Los representantes demócratas de las grandes ciudades están apoyando mayoritariamente a los candidatos a las primarias con un perfil más progresista, ya sea Elizabeth Warren o Bernie Sanders. La primera ha obtenido recientemente el apoyo del alcalde de Filadelfia, Jim Kenney, del fiscal del distrito, Larry Krasner y de dos importantes miembros del Consejo Municipal de la ciudad de Pensilvania. Todo ello, en el lugar donde se encuentra la base de la candidatura de Joe Biden, el representante del establishment que más se parece a Hillary Clinton.

Este giro a las posiciones más progresistas se está repitiendo desde Nueva York hasta Los Ángeles a causa de que los demócratas están buscando a un o una candidata que pueda luchar con el mensaje populista de Trump con medidas más basadas en la justicia social.

Las ciudades más grandes de la nación están presionando a los funcionarios locales para que apoyen a los candidatos demócratas más progresistas. En algunos lugares se trata de un cambio político muy importante, pero los demócratas creen que es necesario teniendo en cuenta las medidas populistas de Trump que enganchan a las clases obreras a pesar de que no se llevan a efecto.

Este giro hacia las posiciones más progresistas viene propiciado también al acceso de personajes con una ideología claramente de izquierdas a puestos de responsabilidad en las grandes ciudades. En Chicago, por ejemplo, seis socialistas de la rama de Bernie Sanders lograron cargos en el Consejo Municipal. El mencionado fiscal del distrito de Filadelfia fue elegido con el apoyo del Partido pro Familias Trabajadoras de Elizabeth Warren y de Nuestra Revolución, fundado por Sanders. En Nueva York, la congresista Ocasio-Cortez respaldó al viejo socialista que se enfrentó a Clinton en 2016. Michael Gianaris, líder de la mayoría en el Senado de Nueva York, ha cambiado su apoyo respecto a las anteriores primarias y se ha decantando por Sanders. «La elección de Donald Trump cambió todo para muchos de nosotros. La mejor manera de derrotar a un fanático problemático como ese es presentar el caso más sólido para un cambio dramático, y creo que Bernie Sanders lo hace», dijo Gianaris en una conferencia de prensa.

Otro de los aspectos que ha diferenciado a Warren y a Sanders del resto de candidatos demócratas es su implicación con los asuntos locales y la importancia que le dan a que esos problemas lleguen a la agenda de la Casa Blanca.

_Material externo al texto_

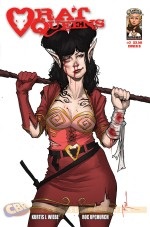 RatQueens-02-CVR-B-FINAL-copy-c8994 ComicList: Image Comics for 09/25/2013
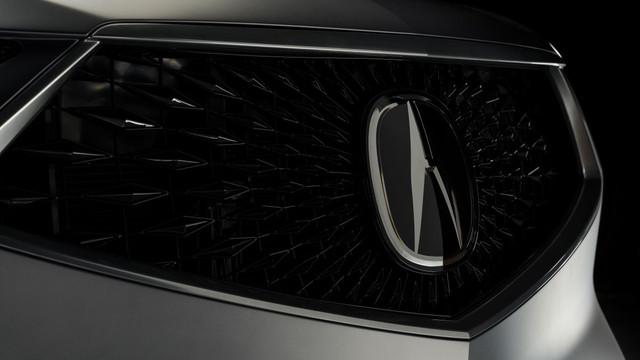 2020 - [Acura] MDX EEC2561-F-BD6-C-4-F98-BD63-B8-A84-A44-DD7-D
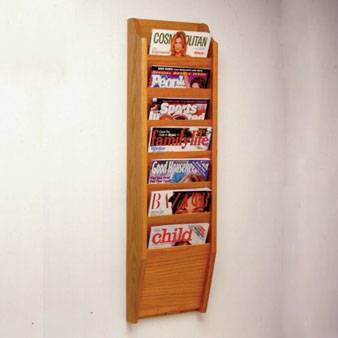 Brochure wooden display stand
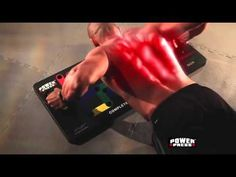 Revolutionary Color-coded Push Up Workout For Max Results!!! Rewiev. - YouTube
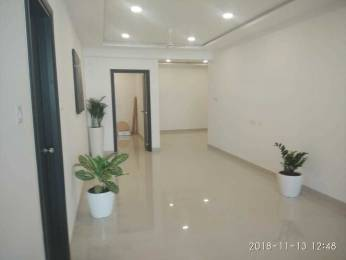 1665 sqft, 3 bhk Apartment in Builder Project Kollur Road, Hyderabad at Rs. 49.7000 Lacs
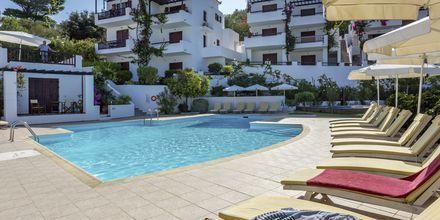 Poolområde på Hotell Maistros på Skopelos.
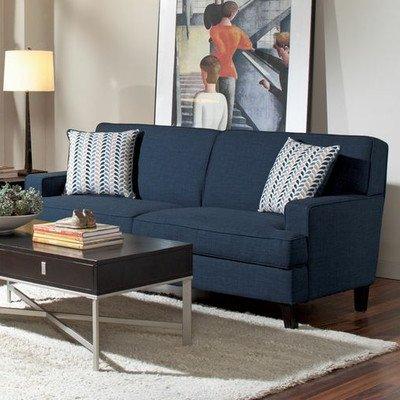 Coaster Home Furnishings Transitional Sofa, Blue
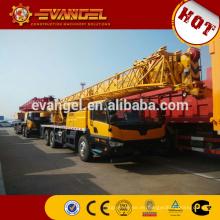 Venta caliente 25 toneladas hidráulico camión grúa QY25K-II a la venta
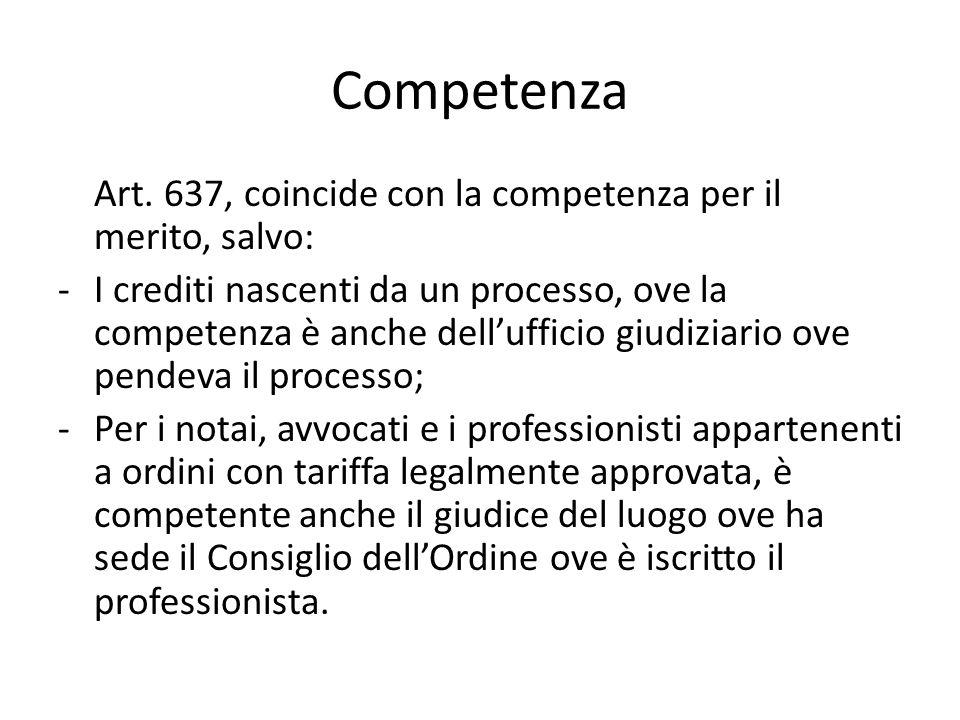 Competenza Art. 637, coincide con la competenza per il merito, salvo: -I crediti nascenti da un processo, ove la competenza è anche dell'ufficio giudi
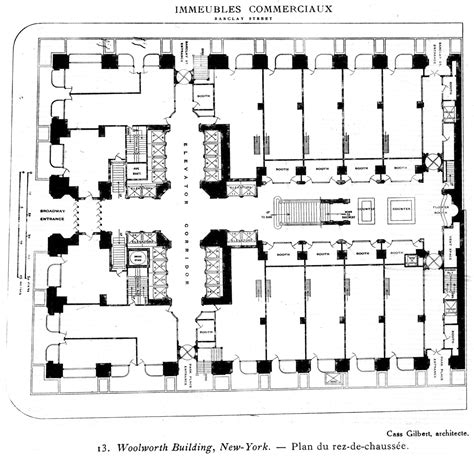woolworth mansion floor plan woolworths floor plan carpet review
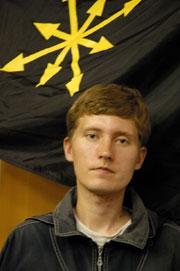 Сергей Кондрашов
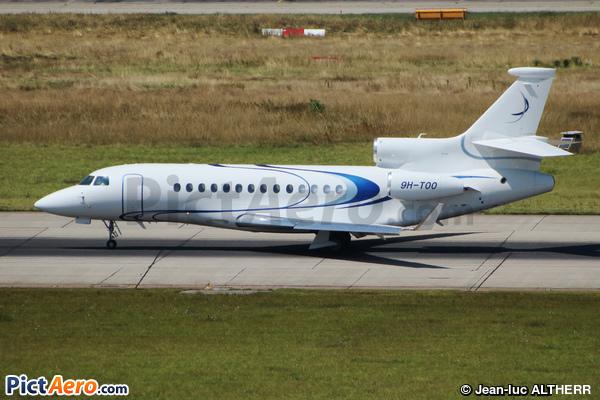 Dassault Falcon 7X (SkyFirst Ltd)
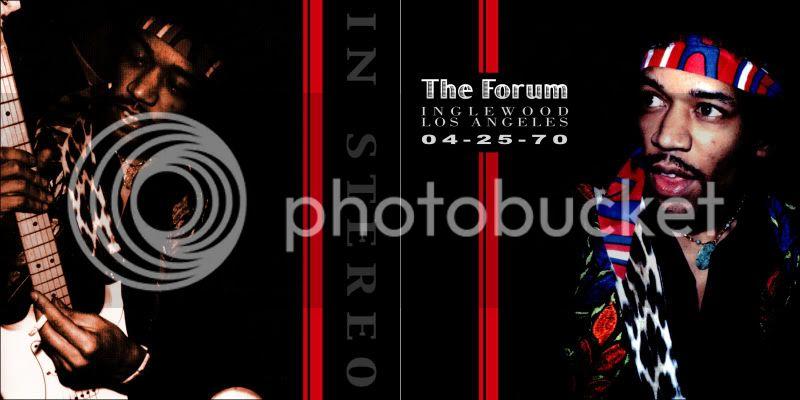 Los Angeles (LA Forum) : 25 avril 1970   La-forum-70-stereo-front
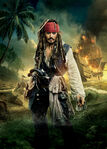 Jack Sparrow OST Textless Poster Variant 2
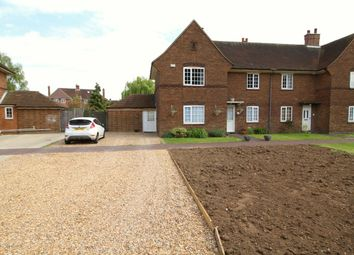 Thumbnail 5 bed semi-detached house for sale in Stewartby Way, Stewartby, Bedford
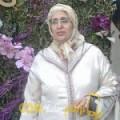 أنا وفاء من سوريا 53 سنة مطلق(ة) و أبحث عن رجال ل التعارف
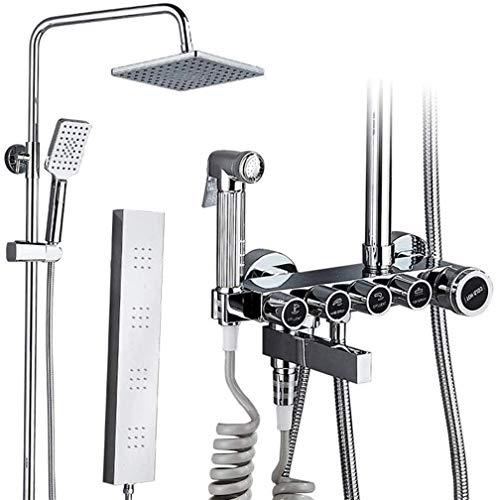 Ducha de mano Cabezal de ducha de cinco velocidades montado en la pared Lavadora trasera presurizada Juego de ducha de bañoFácil instalación (Tamaño: HT-81432)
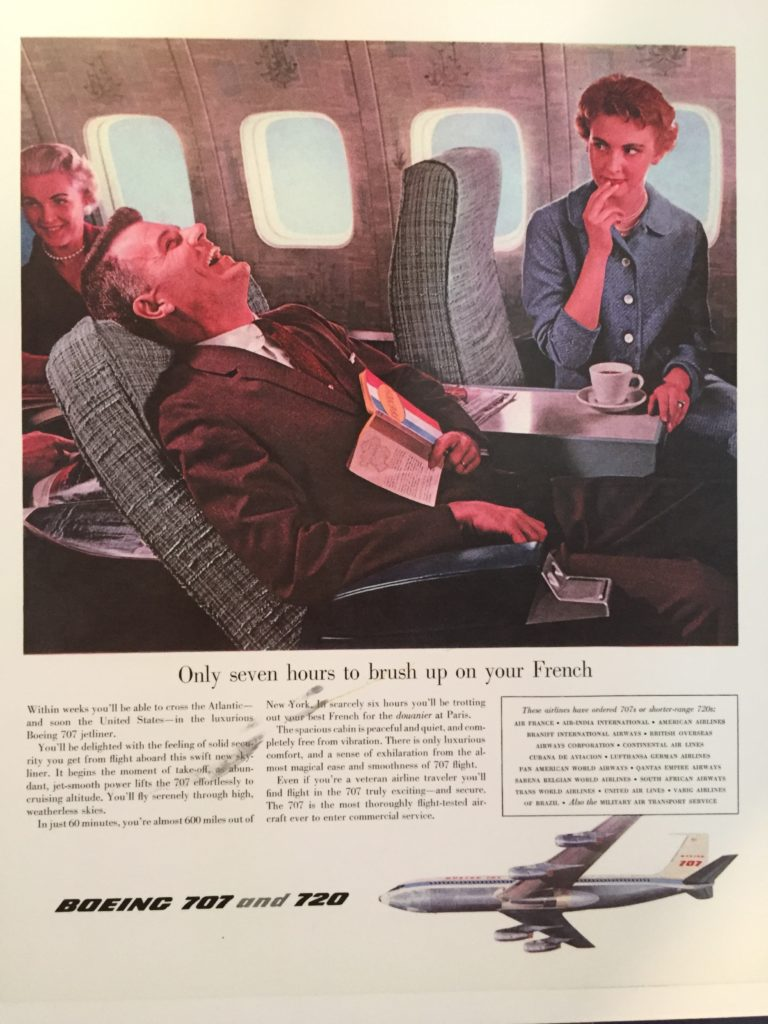 Old Boeing Advertisement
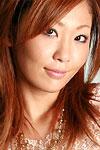 Erena Kurosawa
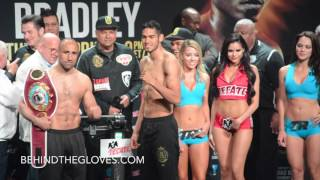 Manny Pacquiao vs Tim Bradley FULL WEIGH-IN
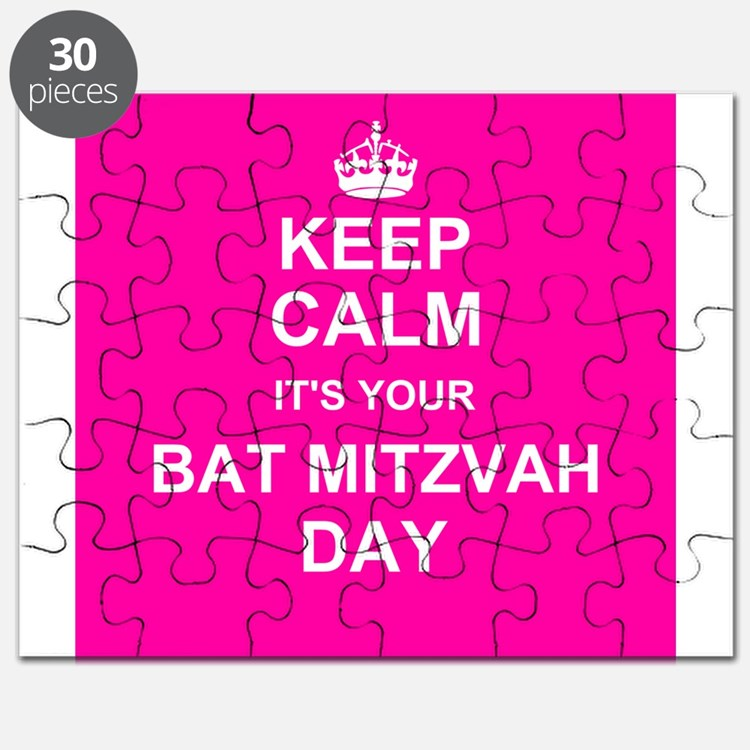 Keep Calm its your Bat Mitzvah day Puzzle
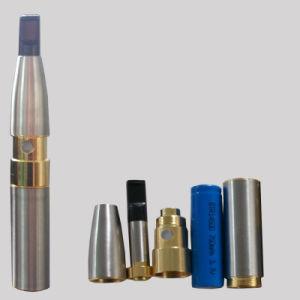 E-Cigarette (SY-103)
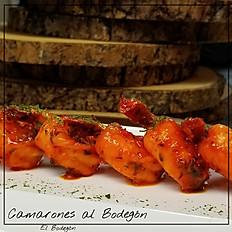 Camarones al Bodegon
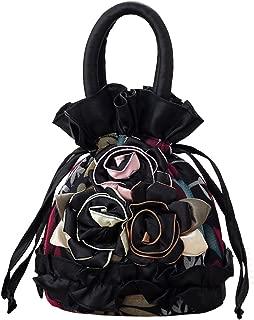 Best victorian heart quilted handbags Reviews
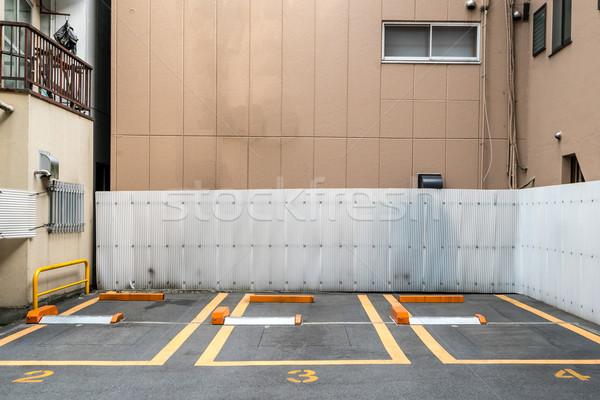 Pusty parking centrum tekstury streszczenie projektu Zdjęcia stock © vichie81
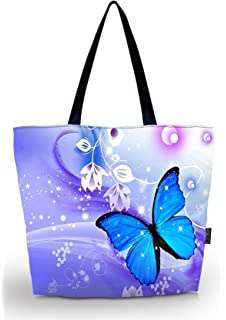 a018c669f96e ICOLOR Blue Butterflies Portable Eco Reusable Eco-friendly Shopping Bag  Handle case Bag School Shopping
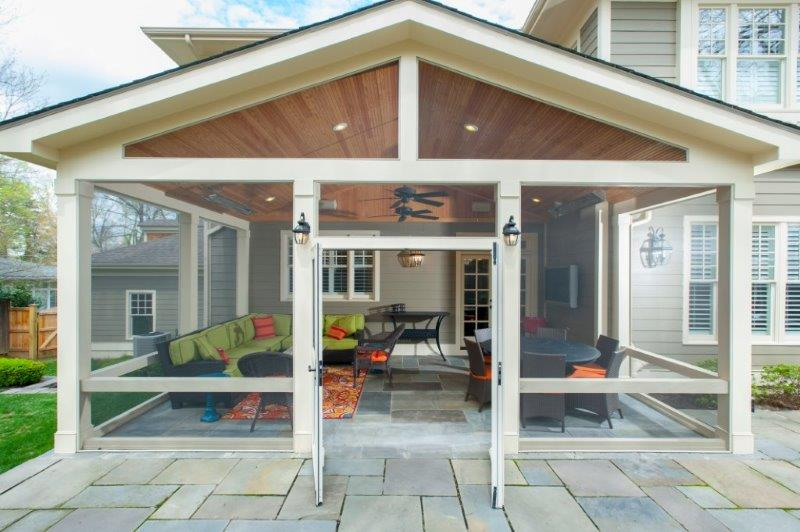Craftsman Style Screened Porch with Custom Flagstone Sitting Wall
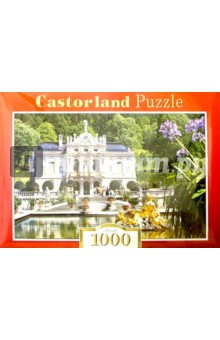 Puzzle-1000.С-100422.Линдерхоф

Por tanto, en Estados Unidos también se están dando cuenta de que la única arma válida para luchar contra el populismo de los fanáticos como Trump sólo puede ser la aplicación de políticas que favorezcan y prioricen al pueblo frente a las clases dominantes. Da la impresión de que se vuelve a poner en valor el comienzo del preámbulo de la Constitución de los Estados Unidos: «We the people of the United States…».